The idea being that you give karma to another person by taking it from your
own stash. Up votes would cost you money. But how do downvotes work? Do you
take another person's points away? That doesn't work because humans are
greedy.

------
cookiecaper
evincarofautumn mentioned this from one angle, but I too think that high karma
levels on HN are already valuable. Just look at the false acclaim that gets
heaped on every time patio11 posts something. It's not that he never posts
anything worthwhile, but you can definitely see some wild responses that are
directly attributable to Patrick's place high on the HN total karma list (like
that thing on lionhearted's blog a couple of years ago, on how patio11 should
charge people A LOT of money because he's like the smartest guy ever).

I suspect that many offers for consultation come in to HN's top commenters and
many of the things they say get noticed above the sayings of the common pleb.
If you have a high amount of karma, I think it's definitely worth some money.

------
billpatrianakos
Hopefully you're not suggesting that it actually be worth money. That's
ridiculous. If you mean what if it worked like money that might be interesting
but I doubt it would be helpful.

What problem would that solve? How would that even be realistic the way you
describe? This doesn't make any sense at all and here's why:

If karma is worth money then where does the initial money come from? Does PG
give everyone 1500 to start like it's Monopoly? Do you put up the money
yourself?

Assuming you put up your own money it just isn't fair. The richest of us get
more influence and the poor get none. It'll actually work a lot like the real
US economy.

Then, if karma is worth money then wouldnt it make sense to be able to
withdraw it and use it in places other than HN? So what if you get people
hoarding karma then they withdraw it all and end up with one. Imagine some of
the very well respected people here suddenly having no karma at all because
they withdrew it and spend it on a new computer.

It's just not realistic and it defeats the whole purpose of karma.

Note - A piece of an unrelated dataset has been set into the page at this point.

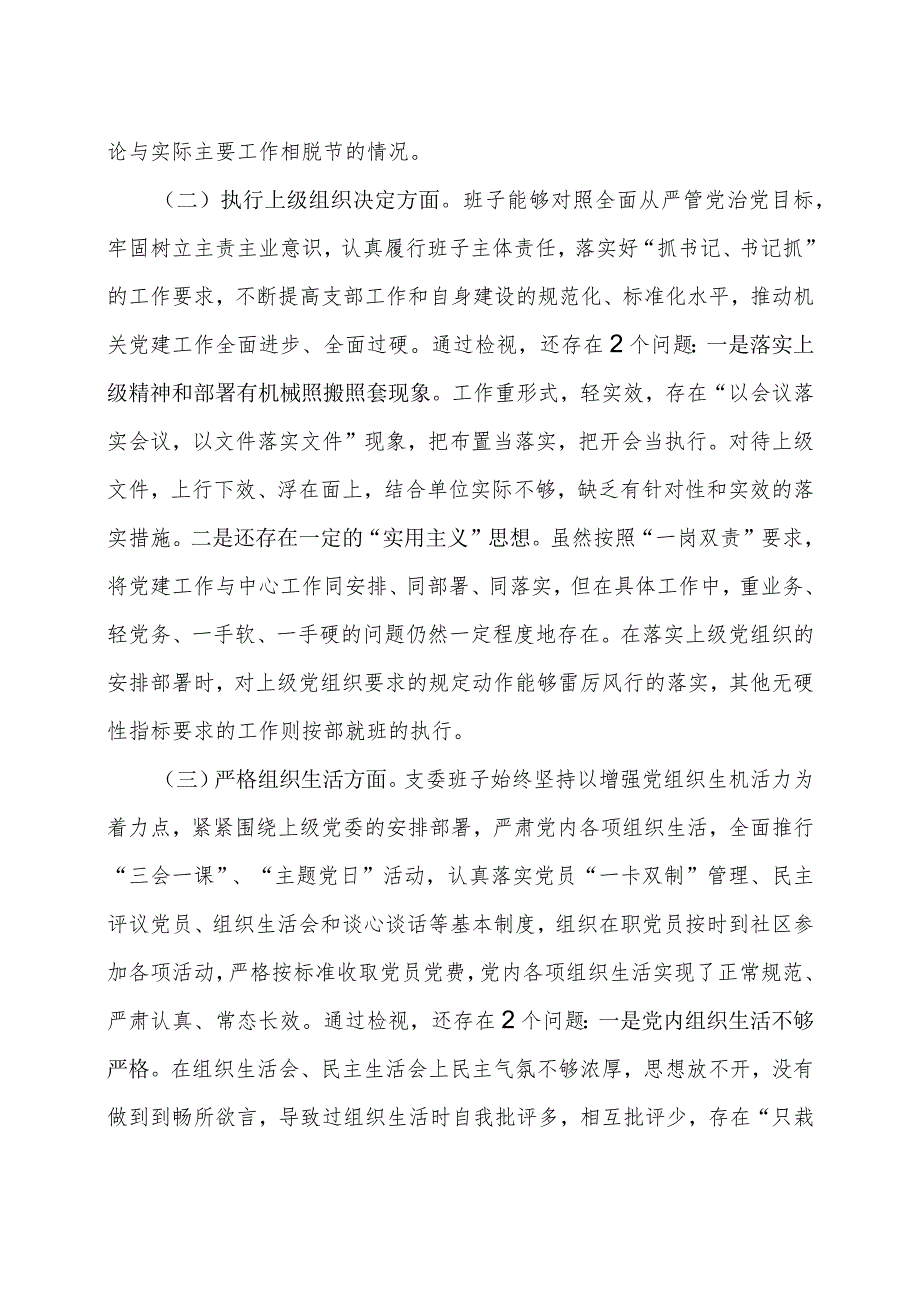 论与实际主要工作相脱节的情况。

（二）执行上级组织决定方面。班子能够对照全面从严管党治党目标，牢固树立主责主业意识，认真履行班子主体责任，落实好“抓书记、书记抓”的工作要求，不断提高支部工作和自身建设的规范化、标准化水平，推动机关党建工作全面进步、全面过硬。通过检视，还存在2个问题：一是落实上级精神和部署有机械照搬照套现象。工作重形式，轻实效，存在“以会议落实会议，以文件落实文件”现象，把布置当落实，把开会当执行。对待上级文件，上行下效、浮在面上，结合单位实际不够，缺乏有针对性和实效的落实措施。二是还存在一定的“实用主义”思想。虽然按照“一岗双责”要求，将党建工作与中心工作同安排、同部署、同落实，但在具体工作中，重业务、轻党务、一手软、一手硬的问题仍然一定程度地存在。在落实上级党组织的安排部署时，对上级党组织要求的规定动作能够雷厉风行的落实，其他无硬性指标要求的工作则按部就班的执行。

（三）严格组织生活方面。支委班子始终坚持以增强党组织生机活力为着力点，紧紧围绕上级党委的安排部署，严肃党内各项组织生活，全面推行“三会一课”、“主题党日”活动，认真落实党员“一卡双制”管理、民主评议党员、组织生活会和谈心谈话等基本制度，组织在职党员按时到社区参加各项活动，严格按标准收取党员党费，党内各项组织生活实现了正常规范、严肃认真、常态长效。通过检视，还存在2个问题：一是党内组织生活不够严格。在组织生活会、民主生活会上民主气氛不够浓厚，思想放不开，没有做到到畅所欲言，导致过组织生活时自我批评多，相互批评少，存在“只栽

If it's
only good on HN then it isn't worth money. The way it works now is probably
the fairest way possible. If karma is one measure of the quality of a user's
contributions and how much respect they have earned then making karma work
like money would totally undermine its value. Right now, karma is earned. In a
money scenario there are more chances to game the system and skew it both
positively and negatively for a user.

If you want to give someone money then check out their profile and see if you
can either donate to one of their projects through PayPal or Flattr or
something or you can just send an email and ask.